Not any longer! I've finally learned that the 'moment on the lips, lifetime on the hips' statement can and does apply to me too, not just to a nebulous 'someone else'. I also keep reminding myself of just how hard I've had to work to claw my way down to my current weight from my previous unhappy obesity.
So, before the season gets fully under way, a Baldrick-style cunning plan is required, and it has to have several components...
First is that whole 'awareness' thing.
It's oh so important to really 'think' about what is on offer. Whatever it is, what might the benefits of consuming it be? They might be nutritional I guess, but more often they can be social - fitting in with a peer group, e.g. workmates, can be pretty important.
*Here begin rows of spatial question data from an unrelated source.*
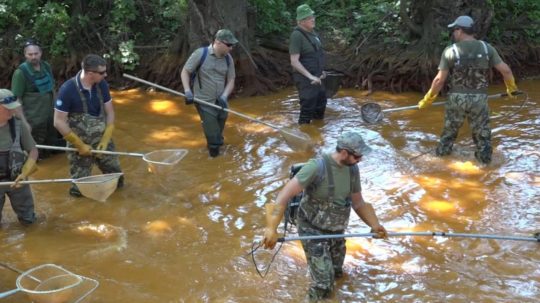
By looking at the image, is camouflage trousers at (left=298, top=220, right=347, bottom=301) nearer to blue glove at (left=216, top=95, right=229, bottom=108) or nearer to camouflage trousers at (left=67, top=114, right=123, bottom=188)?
camouflage trousers at (left=67, top=114, right=123, bottom=188)

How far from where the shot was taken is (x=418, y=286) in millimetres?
5078

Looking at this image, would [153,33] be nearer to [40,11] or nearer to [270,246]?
[40,11]

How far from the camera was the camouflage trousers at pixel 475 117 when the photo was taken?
740 cm

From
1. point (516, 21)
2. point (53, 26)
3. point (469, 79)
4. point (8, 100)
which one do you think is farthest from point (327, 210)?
point (53, 26)

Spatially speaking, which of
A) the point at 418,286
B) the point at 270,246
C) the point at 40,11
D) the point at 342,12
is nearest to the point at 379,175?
the point at 418,286

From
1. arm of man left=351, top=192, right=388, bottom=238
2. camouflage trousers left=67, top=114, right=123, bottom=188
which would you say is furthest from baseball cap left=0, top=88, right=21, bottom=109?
arm of man left=351, top=192, right=388, bottom=238

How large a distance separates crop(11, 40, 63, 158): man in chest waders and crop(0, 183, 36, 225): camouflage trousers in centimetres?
227

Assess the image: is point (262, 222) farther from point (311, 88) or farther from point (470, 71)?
point (311, 88)

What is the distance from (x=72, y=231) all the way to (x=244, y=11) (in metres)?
7.45

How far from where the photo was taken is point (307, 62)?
9.30 m

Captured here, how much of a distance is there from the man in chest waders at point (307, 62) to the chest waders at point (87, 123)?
344 centimetres

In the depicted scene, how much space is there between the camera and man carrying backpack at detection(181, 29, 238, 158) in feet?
26.4

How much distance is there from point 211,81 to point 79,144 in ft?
7.54

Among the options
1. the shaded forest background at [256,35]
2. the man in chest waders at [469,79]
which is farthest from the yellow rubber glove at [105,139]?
the shaded forest background at [256,35]
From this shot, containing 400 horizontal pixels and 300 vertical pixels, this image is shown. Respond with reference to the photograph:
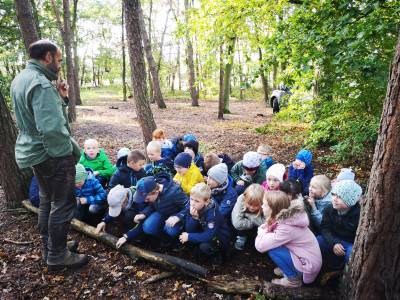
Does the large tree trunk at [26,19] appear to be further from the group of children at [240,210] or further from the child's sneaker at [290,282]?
the child's sneaker at [290,282]

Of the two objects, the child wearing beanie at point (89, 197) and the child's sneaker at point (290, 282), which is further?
the child wearing beanie at point (89, 197)

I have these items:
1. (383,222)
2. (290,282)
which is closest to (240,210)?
(290,282)

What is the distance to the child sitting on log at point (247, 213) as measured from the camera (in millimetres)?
3705

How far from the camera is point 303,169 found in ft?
16.1

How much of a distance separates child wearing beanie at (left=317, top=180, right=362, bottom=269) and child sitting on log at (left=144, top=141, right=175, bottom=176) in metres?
2.50

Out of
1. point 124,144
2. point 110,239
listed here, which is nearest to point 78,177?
point 110,239

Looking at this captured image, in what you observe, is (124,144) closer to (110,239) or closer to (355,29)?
(110,239)

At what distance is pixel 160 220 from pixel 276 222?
156 centimetres

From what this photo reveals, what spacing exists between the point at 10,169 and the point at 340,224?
16.1 feet

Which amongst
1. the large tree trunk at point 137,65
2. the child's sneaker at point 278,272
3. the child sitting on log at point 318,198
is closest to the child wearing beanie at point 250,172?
the child sitting on log at point 318,198

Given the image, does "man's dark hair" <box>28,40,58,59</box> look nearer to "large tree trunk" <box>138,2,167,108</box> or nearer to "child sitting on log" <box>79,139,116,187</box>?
"child sitting on log" <box>79,139,116,187</box>

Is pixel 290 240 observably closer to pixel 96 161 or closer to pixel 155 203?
pixel 155 203

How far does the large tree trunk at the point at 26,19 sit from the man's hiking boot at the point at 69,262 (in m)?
5.88

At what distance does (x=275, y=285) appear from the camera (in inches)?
124
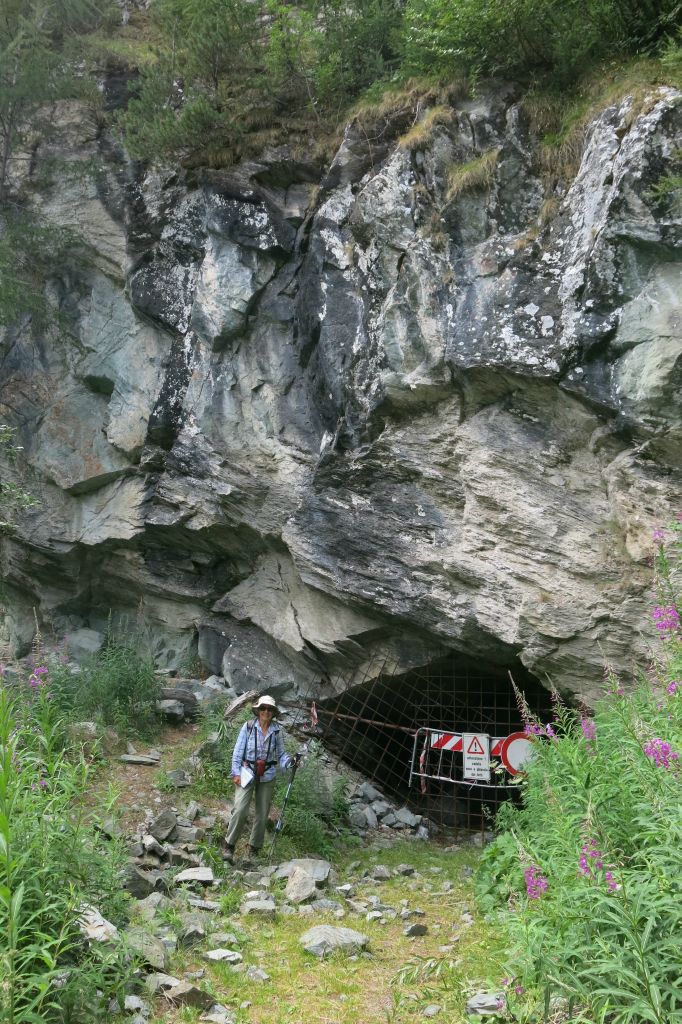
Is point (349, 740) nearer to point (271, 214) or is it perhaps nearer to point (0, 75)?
point (271, 214)

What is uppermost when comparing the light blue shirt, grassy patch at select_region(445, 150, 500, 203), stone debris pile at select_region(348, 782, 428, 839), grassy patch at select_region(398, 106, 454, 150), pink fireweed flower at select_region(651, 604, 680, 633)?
grassy patch at select_region(398, 106, 454, 150)

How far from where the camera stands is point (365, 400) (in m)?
8.17

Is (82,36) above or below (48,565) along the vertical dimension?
above

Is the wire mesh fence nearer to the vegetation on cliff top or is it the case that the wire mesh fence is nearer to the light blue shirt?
the light blue shirt

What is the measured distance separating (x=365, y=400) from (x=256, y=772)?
3804 millimetres

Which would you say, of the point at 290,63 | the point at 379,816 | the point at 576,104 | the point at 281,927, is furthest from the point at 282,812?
the point at 290,63

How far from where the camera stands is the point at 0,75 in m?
10.8

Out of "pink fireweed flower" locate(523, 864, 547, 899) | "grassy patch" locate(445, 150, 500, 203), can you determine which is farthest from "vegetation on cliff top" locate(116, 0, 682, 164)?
"pink fireweed flower" locate(523, 864, 547, 899)

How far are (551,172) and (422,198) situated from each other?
1255mm

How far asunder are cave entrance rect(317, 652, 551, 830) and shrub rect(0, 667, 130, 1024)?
5.01 metres

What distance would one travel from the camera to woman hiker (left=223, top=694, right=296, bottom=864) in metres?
6.73

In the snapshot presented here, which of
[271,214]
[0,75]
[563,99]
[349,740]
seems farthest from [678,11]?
[0,75]

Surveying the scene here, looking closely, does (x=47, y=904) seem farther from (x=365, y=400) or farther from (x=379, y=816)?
(x=365, y=400)

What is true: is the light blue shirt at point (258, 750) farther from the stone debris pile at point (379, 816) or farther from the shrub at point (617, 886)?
the shrub at point (617, 886)
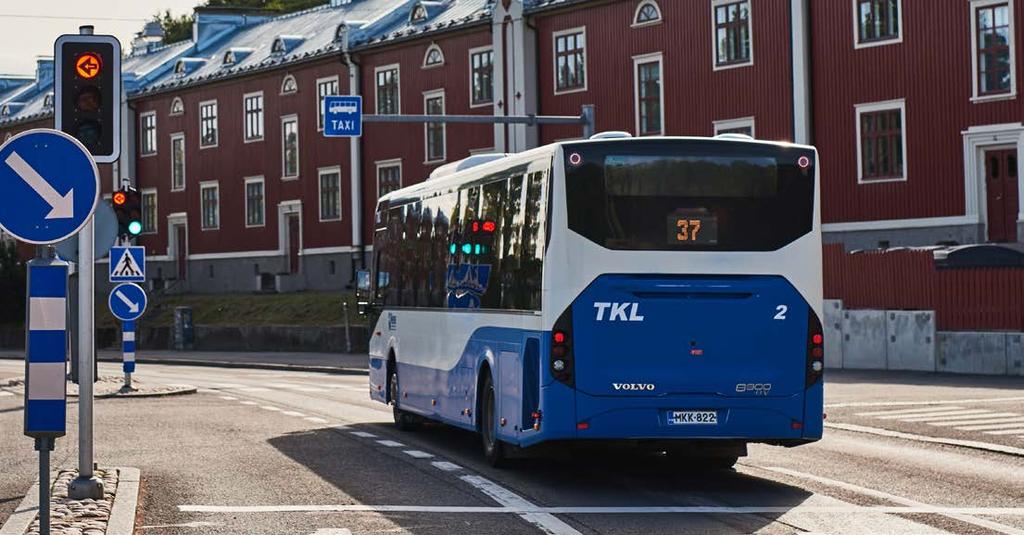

But.... don't forget - 'social compliance' can still be achieved, you can just choose your own terms.
Benefits are only one thing though, The other side of the golden foil-wrapped chocolate coin is the downside. So, cultivating a keen awareness of just how many calories there can be in the usual Christmas offerings can really help. An example - that single 'small mince pie' can deliver a whopping 260 calories! (some of these derive from up to 40g of sugars.and nearly 9g of fat)... and that's before we even get to the brandy butter! And as to some of the other common seasonal specialities - be prepared ahead of time. Look 'em up.
Then there's excuses, excuses! With those downsides in mind, I also get my 'oh, no I couldn't' phrases off-pat and well practiced in advance. It's so much easier that way than getting caught on the hop, completely unprepared. The little excuses can vary, from 'oh how lovely, but I've only just eaten' to 'I'd love to join you in a glass, but I'm driving', to... well, I'm sure you can come up with a few more.
So you find that you can't avoid an event based around food? Well, another thing I try to do, when I know about it in advance, is to reduce the temptation to stuff by not arriving at Christmas 'do's hungry. An apple and a glass of water about half an hour before I set off can reap rewards!
Then, once I set eyes upon the tasty treats on offer at the inevitable buffet, I employ another little strategy. I try to pile up my plate with the veggie decorations (e.g. salad leaves) first, to leave less room for the calorific stuff. There's no need to refuse absolutely everything but, for keeping those portions well under control, this is a big, big help.
And if, like this week, it happens to be a sit down multi-course meal, I'll adjust what I eat for the rest of the day (or days either side). A smaller breakfast and minimalist lunch, and a brisk walk wherever possible, will all help a bit.
This one's not the easiest thing for me to do but... socialising a lot and engaging in witty conversation to keep my mouth and brain occupied, and to cut down the available time for indulging myself, is on the cards too. Dance, if there's a chance to do so, fat lass. Enjoy that party in a positive way. This is not a time to sit in the corner and act the wallflower.
Something I've been told but not consciously tried out yet (although this week will see the trial!), is to wear something which is just on the fringes of uncomfortably tight around the middle. That way you should be less inclined to fill your tummy with unnecessary food and drink and less likely to sit down and munch (keeping moving, even if just a little, is a good thing). To this end, I'll be wearing a velvet dress with a closely-fitting boned (not stretchy!) bodice later this week.
So the season will be jolly and I'll still enjoy it. I won't go mad and I will try to help myself wherever I can. This January (unlike some previous ones) may not see the screams and howls of absolute horror when I step onto the dreaded scale, but if I do still put on a pound or two, so be it. One thing I do know now - I'm quite determined that it won't stay there for long!